Le risque est simple à mesurer : une telle situation creuserait davantage les divisions sociales et renforcerait le sentiment d’inégalité entre les classes. Une occasion rêvée pour les populistes, qui pourraient jouer sur une vague « anti-écologie » pour appuyer leurs arguments. N’oublions pas que la crise des Gilets Jaunes a commencé avec la hausse de la fiscalité énergétique…
La Commission européenne semble être parfaitement lucide sur ce point : tous les responsables européens martèlent d’ailleurs leur volonté de justice sociale dans l’application du Plan Climat. Mais en parler n’en fait pas automatiquement un plan juste, il faudra faire les choses avec précaution pour ne pas provoquer une vague de protestations.

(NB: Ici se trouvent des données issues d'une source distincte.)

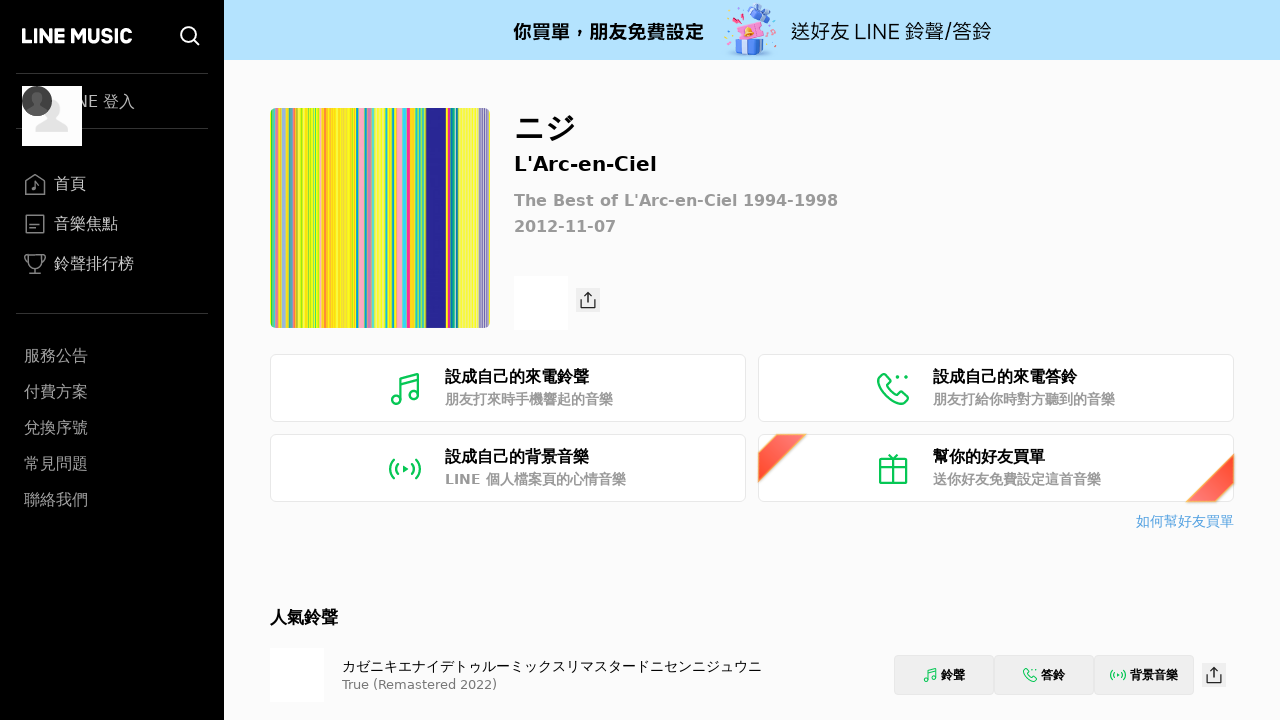

--- FILE ---
content_type: image/svg+xml
request_url: https://music-tw.line.me/MelodyIcon/RB.svg
body_size: 679
content:
<svg width="14" height="14" viewBox="0 0 14 14" fill="none" xmlns="http://www.w3.org/2000/svg">
<path fill-rule="evenodd" clip-rule="evenodd" d="M1.76283 0.49407L0.632678 1.62422C-0.778875 3.03577 0.141139 6.74344 3.69885 10.3012C7.25657 13.8589 10.9641 14.7789 12.3758 13.3673L13.5059 12.2372C14.1932 11.5499 14.159 10.4254 13.4311 9.78125L11.2553 7.85557L11.1659 7.78429C10.7358 7.47668 10.1384 7.51957 9.75669 7.90118L8.58331 9.07366L8.55194 9.06303C8.47956 9.03552 8.39315 8.99605 8.29523 8.9439C7.82097 8.69132 7.21435 8.22056 6.49691 7.50315C5.77952 6.78573 5.30876 6.17911 5.05617 5.70484L5.00822 5.61084C4.97903 5.55086 4.95537 5.49636 4.93703 5.4481L4.92564 5.416L6.09876 4.24338C6.50777 3.83452 6.52776 3.17782 6.14445 2.74469L4.21876 0.568909C3.57458 -0.158986 2.45014 -0.193239 1.76283 0.49407ZM3.46762 1.23371L5.39333 3.40951C5.42539 3.44574 5.42372 3.50067 5.38955 3.53483L4.05513 4.86925C3.57242 5.35286 4.20684 6.59042 5.63688 8.05965L5.78763 8.21245C7.32362 9.74836 8.63102 10.4446 9.13077 9.94489L10.4651 8.61053C10.4994 8.57632 10.5543 8.57465 10.5905 8.60671L12.7663 10.5324C13.0616 10.7937 13.0755 11.2499 12.7967 11.5287L11.6665 12.6588C11.3751 12.9502 10.5076 13.0786 9.42505 12.8099C7.92234 12.4371 6.20789 11.3932 4.40735 9.59267C2.60682 7.79214 1.56296 6.07767 1.19008 4.57494C0.92145 3.49236 1.04978 2.62492 1.34118 2.33351L2.47133 1.20336C2.75016 0.924538 3.2063 0.938433 3.46762 1.23371ZM8.94305 0.977539C8.51713 0.977539 8.17188 1.32279 8.17188 1.74871C8.17188 2.17463 8.51713 2.51988 8.94305 2.51988C9.36896 2.51988 9.71422 2.17463 9.71422 1.74871C9.71422 1.32279 9.36896 0.977539 8.94305 0.977539ZM12.6696 0.977539C12.2437 0.977539 11.8984 1.32279 11.8984 1.74871C11.8984 2.17463 12.2437 2.51988 12.6696 2.51988C13.0955 2.51988 13.4408 2.17463 13.4408 1.74871C13.4408 1.32279 13.0955 0.977539 12.6696 0.977539Z" fill="#06C755"/>
</svg>
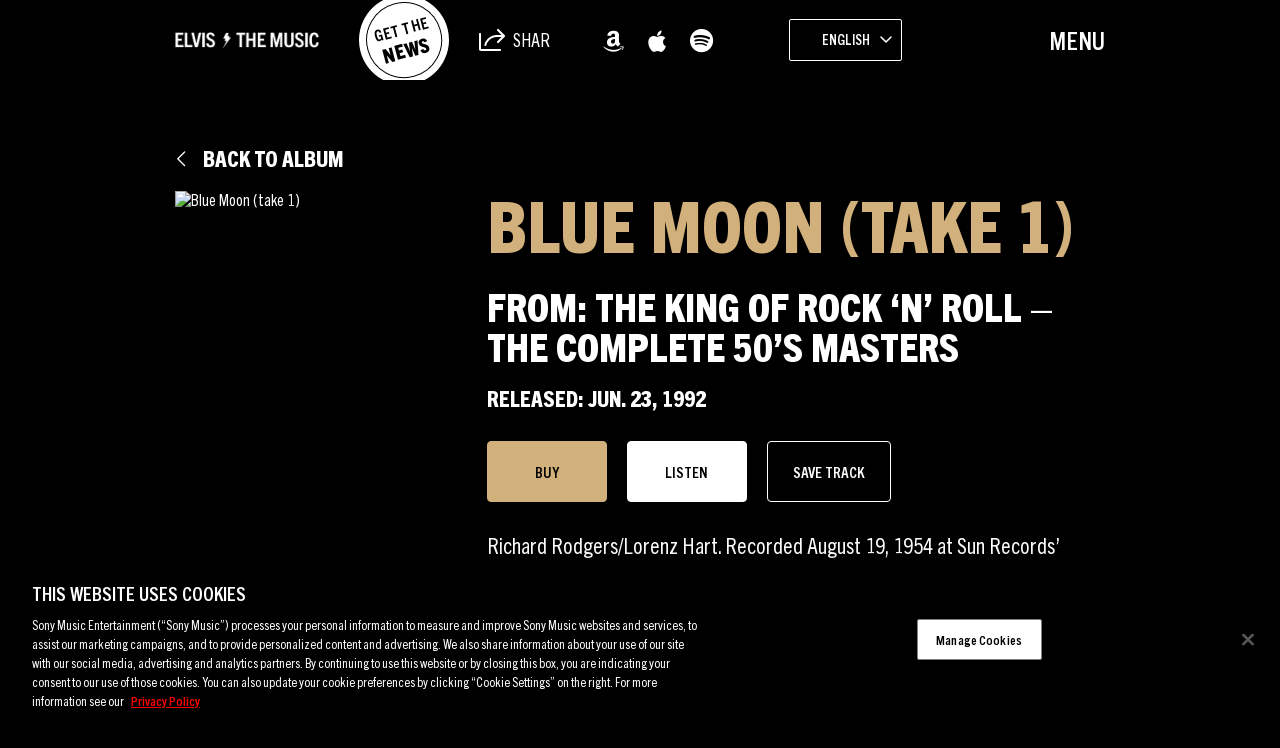

--- FILE ---
content_type: text/html; charset=UTF-8
request_url: https://sme.theappreciationengine.com/framework-v1.8/flow/496/prep?pre_cache=1&from=d61e0cd9ea6cd4b71dad3d39f6450b8a&segment=1532318&consent=&referring_url=
body_size: 78
content:
flow_7370b8eafd2c23ff5b5090a6d74c444f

Y a-t-il une personne satisfaite dans l’avion ?
Les ONG environnementales et associations en faveur de l’égalité sociale craignent les retombées dramatiques des quotas d’émissions carbone sur les ménages fragiles.
Les États membres grognent devant la difficulté d’application du Plan Climat et les délais extrêmement courts.
Les compagnies aériennes et les constructeurs automobiles enragent devant la taxe sur le kérosène et la mort annoncée des voitures thermiques.
Est-ce que ça doit nous dire quelque chose ? Pas vraiment. On sait que tout changement implique des décisions qui pénaliseront certains ou qui nécessiteront des adaptations auxquelles personne ne veut se plier. C’est d’autant plus vrai en France, championne toutes catégories de la contestation.
Reste à espérer que l’Union européenne tiendra bon, car qu’on ait envie ou non de faire des efforts, la course contre la montre pour l’environnement a déjà largement commencé.